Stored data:
== Segment start ==
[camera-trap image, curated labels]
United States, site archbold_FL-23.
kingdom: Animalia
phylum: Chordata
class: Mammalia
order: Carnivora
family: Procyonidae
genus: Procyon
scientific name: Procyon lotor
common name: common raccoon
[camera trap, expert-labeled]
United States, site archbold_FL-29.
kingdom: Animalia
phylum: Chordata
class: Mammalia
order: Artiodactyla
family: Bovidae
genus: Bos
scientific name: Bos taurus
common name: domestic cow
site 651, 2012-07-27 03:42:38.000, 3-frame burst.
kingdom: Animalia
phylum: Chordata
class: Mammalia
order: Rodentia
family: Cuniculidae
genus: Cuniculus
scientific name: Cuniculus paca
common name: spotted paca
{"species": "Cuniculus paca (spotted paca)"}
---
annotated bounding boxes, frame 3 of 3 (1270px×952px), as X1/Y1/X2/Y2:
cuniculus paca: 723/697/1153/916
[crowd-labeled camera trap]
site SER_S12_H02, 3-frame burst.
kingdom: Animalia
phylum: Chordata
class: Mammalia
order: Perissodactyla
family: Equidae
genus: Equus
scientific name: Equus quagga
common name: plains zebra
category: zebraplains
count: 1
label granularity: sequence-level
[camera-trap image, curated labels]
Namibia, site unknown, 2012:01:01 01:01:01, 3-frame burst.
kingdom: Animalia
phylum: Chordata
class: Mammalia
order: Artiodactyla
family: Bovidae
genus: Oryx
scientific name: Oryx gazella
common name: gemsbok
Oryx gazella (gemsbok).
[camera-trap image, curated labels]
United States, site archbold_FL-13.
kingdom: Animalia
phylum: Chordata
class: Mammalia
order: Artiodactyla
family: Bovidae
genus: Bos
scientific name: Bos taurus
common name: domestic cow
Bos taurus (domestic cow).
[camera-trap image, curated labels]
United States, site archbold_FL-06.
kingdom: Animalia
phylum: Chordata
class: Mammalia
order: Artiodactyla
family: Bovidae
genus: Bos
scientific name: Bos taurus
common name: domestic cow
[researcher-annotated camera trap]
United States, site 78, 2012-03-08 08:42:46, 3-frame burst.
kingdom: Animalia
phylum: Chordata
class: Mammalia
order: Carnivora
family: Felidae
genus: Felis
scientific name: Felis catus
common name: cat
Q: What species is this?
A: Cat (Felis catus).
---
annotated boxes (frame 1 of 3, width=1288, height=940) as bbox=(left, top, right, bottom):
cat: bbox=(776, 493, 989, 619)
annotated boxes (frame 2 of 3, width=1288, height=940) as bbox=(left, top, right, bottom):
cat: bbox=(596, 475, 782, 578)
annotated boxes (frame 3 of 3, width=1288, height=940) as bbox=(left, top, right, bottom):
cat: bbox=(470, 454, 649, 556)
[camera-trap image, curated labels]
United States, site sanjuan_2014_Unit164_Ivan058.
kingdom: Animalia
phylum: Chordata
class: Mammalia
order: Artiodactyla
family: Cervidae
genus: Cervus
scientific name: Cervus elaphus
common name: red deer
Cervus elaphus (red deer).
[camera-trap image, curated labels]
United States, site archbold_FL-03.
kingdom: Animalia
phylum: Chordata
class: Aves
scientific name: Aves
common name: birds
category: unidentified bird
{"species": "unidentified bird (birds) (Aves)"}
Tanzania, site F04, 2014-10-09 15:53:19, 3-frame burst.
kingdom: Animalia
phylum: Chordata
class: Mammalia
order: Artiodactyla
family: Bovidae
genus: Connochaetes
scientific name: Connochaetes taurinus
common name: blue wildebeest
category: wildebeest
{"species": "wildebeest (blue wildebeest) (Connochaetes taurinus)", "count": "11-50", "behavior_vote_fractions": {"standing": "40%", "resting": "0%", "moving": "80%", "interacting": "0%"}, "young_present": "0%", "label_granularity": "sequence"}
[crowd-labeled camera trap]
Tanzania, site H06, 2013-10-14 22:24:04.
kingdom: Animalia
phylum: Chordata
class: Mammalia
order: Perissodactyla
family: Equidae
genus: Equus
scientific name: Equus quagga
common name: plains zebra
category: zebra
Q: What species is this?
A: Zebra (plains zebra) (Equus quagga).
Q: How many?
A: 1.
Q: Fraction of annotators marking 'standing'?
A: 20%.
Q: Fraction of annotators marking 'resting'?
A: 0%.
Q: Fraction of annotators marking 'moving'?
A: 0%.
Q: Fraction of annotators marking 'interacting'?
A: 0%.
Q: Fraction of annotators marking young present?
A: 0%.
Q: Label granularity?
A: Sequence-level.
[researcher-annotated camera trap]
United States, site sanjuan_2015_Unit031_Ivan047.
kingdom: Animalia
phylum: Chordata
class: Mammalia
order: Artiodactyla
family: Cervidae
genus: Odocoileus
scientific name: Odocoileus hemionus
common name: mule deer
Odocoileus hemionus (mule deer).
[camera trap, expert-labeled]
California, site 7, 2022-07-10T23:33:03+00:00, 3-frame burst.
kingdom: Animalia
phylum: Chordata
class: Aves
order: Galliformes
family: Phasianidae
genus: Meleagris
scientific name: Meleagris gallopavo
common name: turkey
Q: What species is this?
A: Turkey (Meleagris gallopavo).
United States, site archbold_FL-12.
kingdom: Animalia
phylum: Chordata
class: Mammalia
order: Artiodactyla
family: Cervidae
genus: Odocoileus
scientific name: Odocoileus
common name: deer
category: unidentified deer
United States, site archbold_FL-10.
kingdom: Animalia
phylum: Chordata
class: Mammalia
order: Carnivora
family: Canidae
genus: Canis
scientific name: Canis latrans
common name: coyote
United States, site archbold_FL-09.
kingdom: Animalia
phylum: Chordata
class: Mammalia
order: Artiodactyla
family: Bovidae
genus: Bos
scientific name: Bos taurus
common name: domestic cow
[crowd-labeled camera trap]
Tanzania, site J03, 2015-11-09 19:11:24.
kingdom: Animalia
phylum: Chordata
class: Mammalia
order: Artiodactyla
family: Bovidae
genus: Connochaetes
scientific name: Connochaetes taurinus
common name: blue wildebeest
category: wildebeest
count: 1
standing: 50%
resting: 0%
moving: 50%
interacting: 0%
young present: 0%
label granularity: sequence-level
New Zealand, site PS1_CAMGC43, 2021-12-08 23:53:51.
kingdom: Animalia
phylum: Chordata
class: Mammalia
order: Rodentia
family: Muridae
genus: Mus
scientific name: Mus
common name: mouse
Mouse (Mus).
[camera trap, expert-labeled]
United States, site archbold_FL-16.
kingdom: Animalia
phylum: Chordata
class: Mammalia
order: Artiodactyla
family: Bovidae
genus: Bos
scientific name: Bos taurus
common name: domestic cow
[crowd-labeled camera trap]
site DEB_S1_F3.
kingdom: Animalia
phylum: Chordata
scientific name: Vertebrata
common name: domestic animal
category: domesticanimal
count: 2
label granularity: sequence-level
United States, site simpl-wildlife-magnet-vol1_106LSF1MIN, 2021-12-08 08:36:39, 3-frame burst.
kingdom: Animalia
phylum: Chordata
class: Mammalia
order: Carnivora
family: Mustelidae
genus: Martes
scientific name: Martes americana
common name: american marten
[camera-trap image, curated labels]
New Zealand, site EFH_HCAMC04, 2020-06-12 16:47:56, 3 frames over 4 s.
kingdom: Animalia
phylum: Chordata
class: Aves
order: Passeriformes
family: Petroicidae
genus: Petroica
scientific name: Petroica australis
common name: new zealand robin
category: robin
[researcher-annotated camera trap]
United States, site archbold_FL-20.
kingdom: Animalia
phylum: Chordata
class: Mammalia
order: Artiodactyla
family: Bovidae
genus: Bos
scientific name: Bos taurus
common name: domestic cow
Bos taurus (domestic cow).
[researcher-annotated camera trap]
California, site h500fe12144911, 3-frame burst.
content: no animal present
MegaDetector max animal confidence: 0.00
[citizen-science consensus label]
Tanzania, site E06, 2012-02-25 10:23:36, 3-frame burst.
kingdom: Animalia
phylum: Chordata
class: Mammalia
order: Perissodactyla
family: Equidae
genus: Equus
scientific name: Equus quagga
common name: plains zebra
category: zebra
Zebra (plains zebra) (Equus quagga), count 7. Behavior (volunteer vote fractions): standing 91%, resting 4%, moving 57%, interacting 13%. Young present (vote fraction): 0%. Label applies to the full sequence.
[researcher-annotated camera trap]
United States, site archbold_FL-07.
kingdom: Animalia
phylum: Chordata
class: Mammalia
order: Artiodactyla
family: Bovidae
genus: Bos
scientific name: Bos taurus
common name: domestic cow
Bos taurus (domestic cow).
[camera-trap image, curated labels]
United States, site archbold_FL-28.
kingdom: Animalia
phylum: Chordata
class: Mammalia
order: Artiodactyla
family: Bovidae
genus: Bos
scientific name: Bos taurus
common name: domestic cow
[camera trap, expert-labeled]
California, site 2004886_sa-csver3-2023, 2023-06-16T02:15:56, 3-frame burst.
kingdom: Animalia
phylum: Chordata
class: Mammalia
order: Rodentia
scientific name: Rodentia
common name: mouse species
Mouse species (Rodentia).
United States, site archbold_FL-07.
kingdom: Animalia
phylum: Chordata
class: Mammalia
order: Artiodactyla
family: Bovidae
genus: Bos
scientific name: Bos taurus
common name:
== Segment end ==
In the answer, the lines from the first line of the data above through the line containing "site SER_S12_H02, 3-frame burst." must appear exactly as written, with nothing else.

[camera-trap image, curated labels]
United States, site archbold_FL-23.
kingdom: Animalia
phylum: Chordata
class: Mammalia
order: Carnivora
family: Procyonidae
genus: Procyon
scientific name: Procyon lotor
common name: common raccoon
[camera trap, expert-labeled]
United States, site archbold_FL-29.
kingdom: Animalia
phylum: Chordata
class: Mammalia
order: Artiodactyla
family: Bovidae
genus: Bos
scientific name: Bos taurus
common name: domestic cow
site 651, 2012-07-27 03:42:38.000, 3-frame burst.
kingdom: Animalia
phylum: Chordata
class: Mammalia
order: Rodentia
family: Cuniculidae
genus: Cuniculus
scientific name: Cuniculus paca
common name: spotted paca
{"species": "Cuniculus paca (spotted paca)"}
---
annotated bounding boxes, frame 3 of 3 (1270px×952px), as X1/Y1/X2/Y2:
cuniculus paca: 723/697/1153/916
[crowd-labeled camera trap]
site SER_S12_H02, 3-frame burst.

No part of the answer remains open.